During the 1990s, a new genre of hip hop music became very popular in Texas, especially in Houston. One young hip hop DJ, named DJ Screw, experimented and released a collection of songs with a slower tempo and pace than current songs on the market.  The music was chopped up and then slowed down. The creators called it “screw music”. The rise of screw music also coincided with the growth in popularity of a new drug called “syrup” (a.k.a. “barre” or “lean”).  
                                                                                                     DJ Screw in the 1990s. Photograph courtesy of Orian Lumpkin
            Syrup is a mixture of soda and prescription strength cough syrup. When taken in large quantities, it can make the user feel sedated, yet euphoric.  The National Institute on Drug Abuse reports prescription cough syrup’s main ingredients are codeine and promethazine, which also has a sedative effect when taken in large dosages. Although codeine is an opioid and promethazine is an antihistamine, they are both considered depressants. Syrup mixed with alcohol will cause the central nervous system to become severely depressed.
                                                                                                                      Ingredients used to make “purple drink”
            Screw music gained popularity through out the 1990s with more and more people listening to songs referencing “purple drink” (photo above) and “syrup”. These songs glamorized the recreational use of syrup and lead to the creation of more songs referencing the drug as “lean”.  However, few people realized the dangers of abusing cough syrup. Long term abuse causes addiction, severe harm to the body, and even death.  

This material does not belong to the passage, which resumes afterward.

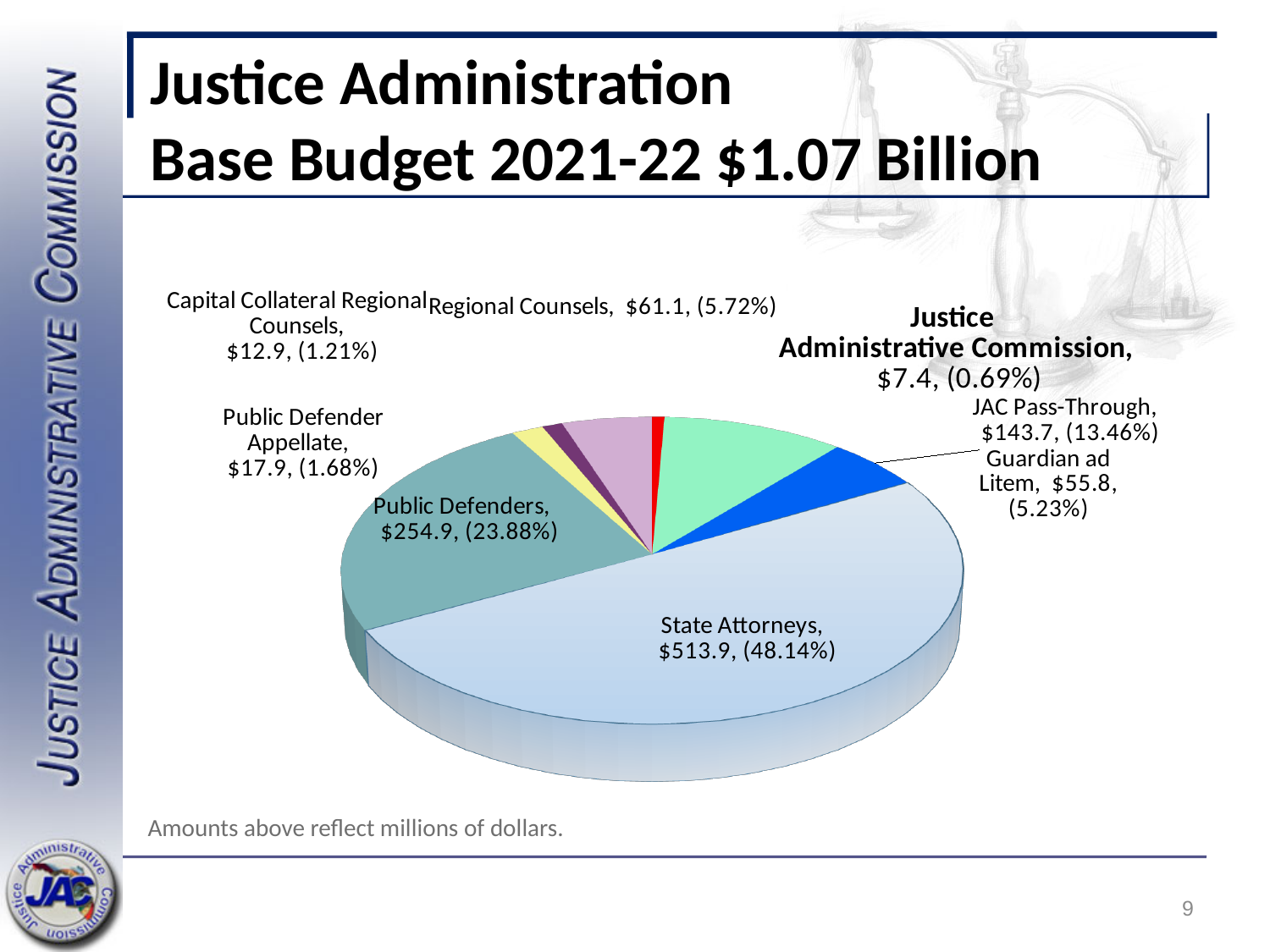
How many slices does the pie chart have? 8 What is the amount shown for State Attorneys? $513.9 Which category has the largest slice of the pie? State Attorneys What is the amount shown for Public Defenders? $254.9 What kind of chart is shown on the slide? Pie chart What share of the pie does Regional Counsels represent? 5.72% What share of the pie does Guardian ad Litem represent? 5.23% What is the difference in amount between State Attorneys and Public Defenders? $259.0 Which is larger, the amount for Public Defender Appellate or the amount for Capital Collateral Regional Counsels? Public Defender Appellate What is the amount shown for JAC Pass-Through? $143.7 According to the slide title, what is the total Justice Administration base budget for 2021-22? $1.07 Billion Which category has the smallest slice of the pie? Justice Administrative Commission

            An article in The Guardian reported the overdose deaths of the DJs who pioneered the new genre of screw music. In fact, the “father” of screw music, DJ Screw, died from a codeine overdose. A Houston, Texas rapper known as Big Moe suffered a fatal heart attack in 2007 due to syrup abuse. Another popular rapper named Pimp C died in his sleep after drinking the concoction.

            Although flavored cough syrup combined with alcohol is usually deadly, it seems that the DJs of the 90s forgot to mention that fact in their songs. The rise of cough syrup abuse appears to run parallel to the recent increase in molly abuse at concerts and festivals. Celebrities reference the drug molly in their songs which makes the drug seem cool and increases its popularity. Unfortunately, there are many young people who have been hospitalized due to drug overdose after consuming molly, which they believed to be safe. No illegal drugs can ever be considered safe and every time you consume a drug, you are playing Russian roulette with your life.